Shipley was a bird of passage, at present nesting in the Gold Nugget Hotel. Carney knew of him just as a machinery man, a seller of compressed-air drills, etc., on commission. He was also a gambler in mine shares, for during the game he had told of a clean-up he had made on the "Gray Goose" stock. The Gray Goose Mine was an ill-favored bird, for its stock had had a crooked manipulation. Shipley's face was not confidence-inspiring; its general contour suggested the head piece of a hawk, with its avaricious curve to the beak. His metallic eyes were querulous; holding little of the human look. His hands had caught Carney's eye when he came into the shack first and drew off a pair of gloves. The fingers were long, and flexible, and soft-skinned. The gloves were the disquieting exhibit, for Carney had known gamblers who wore kid coverings on their hands habitually to preserve the sensitiveness of their finger tips. He also had known gamblers who, ostensibly, had a reputable occupation.

If the Stranger had been winning Carney would not have been so ready to eliminate him as the villain of the play. He was almost more difficult to allocate than Cranford. He was well dressed—too well dressed for unobservation. His name was Hadley, and he was from New York. Beyond the fact that he had six thousand dollars in Seth Long's iron box, and drank somewhat persistently, little was known of him. His conversation was almost entirely limited to a boyish smile, and an invitation to anybody and everybody to "have a small sensation," said sensation being a drink. Once his reticence slipped a cog, and he said something about a gold mine up in the hills that a man, Tacoma Jack, was going to sell him. That was what the six thousand was for; he was going to look at it with Tacoma, and if it were as represented, make the first payment when they returned.

Watching the Stranger riffle the cards and deal them with the quiet easy grace of a club-man, the sensitive tapering fingers slipping the paste boards across the table as softly as the falling of flower petals, Carney was tempted to doubt, but lifting his gray eyes to the smooth face, the boyish smile laying bare an even set of white teeth, he changed, muttering inwardly, "Too much class."
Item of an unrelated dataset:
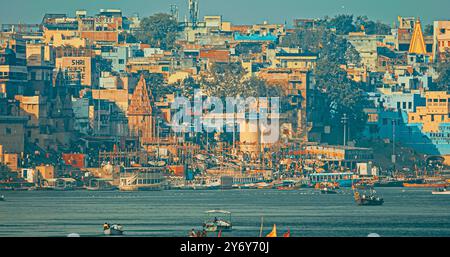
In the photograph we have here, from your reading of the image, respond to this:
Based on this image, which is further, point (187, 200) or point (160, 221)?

It was puzzling; there was something wrong; the game was too erratic for finished poker players; the spirit of uncertainty possessed them all; the drawing to fill was unethical, wayward. Even when Carney had laboriously built up a queen-full, inwardly something whispered, "What's the use? If there are better cards out you'll lose; if not you'll win little."

Carney's own fingers were receptive, and he had carefully passed them over the smooth surface of the cards many times; he could swear there was no mark of identification, no pin pricks. The pattern on the back of the cards could contain no geometric key, for it was remarkably simple: seven blue doves were in flight across a blue background that was cross hatched and sprayed with leaves.

Then, all at once, he discovered something. The curve of the doves' wings were all alike—almost. In a dozen hands he had it. It was an artistic vagary; the right wing of the middle dove was the thousandth part of an inch more acutely angled on the ace; on the king the right wing of the second dove to the left.

It would have taken a tuition of probably three days for a man to memorize the whole system, but it was there—which was the main thing. And the next most important factor was that somebody at the table knew the system. Who was it?

Seth had won; but a strong run of luck could have accounted for that, and Seth as a gambler was a joke. The Stranger, if he were a super-crook, hiding behind that juvenile smile, would be quite capable of this interesting chicanery—but he had lost.

Cranford, the Engineer, who had played with the consistent conservativeness of a man sitting in bad luck, was two hundred loser. The man of machinery, Shipley, was two hundred to the good; he had played a forcing game, and but for having had two flushes beaten by Seth would have been a bigger winner. These two flushes had troubled Carney, for Shipley had drawn two cards each hand. Either he was in great luck, or knew something.

Carney debated this extraordinary thing. His courage was so exquisite that he never made a mistake through over-zealousness in the fomenting of trouble; the easy way was always the brave way, he believed. In the West there was no better key to let loose locked-up passion than to accuse men of cheating at cards; it was the last ditch at which even cowards drew and shot. He took a handkerchief from his pocket, wiped his eyes, and dropped it into his lap. At the next hand he looked at his cards, ran them together on the very edge of the table, dropped one into the handkerchief, placed the other four, neatly compacted, into the discard, and said, "I'm out!"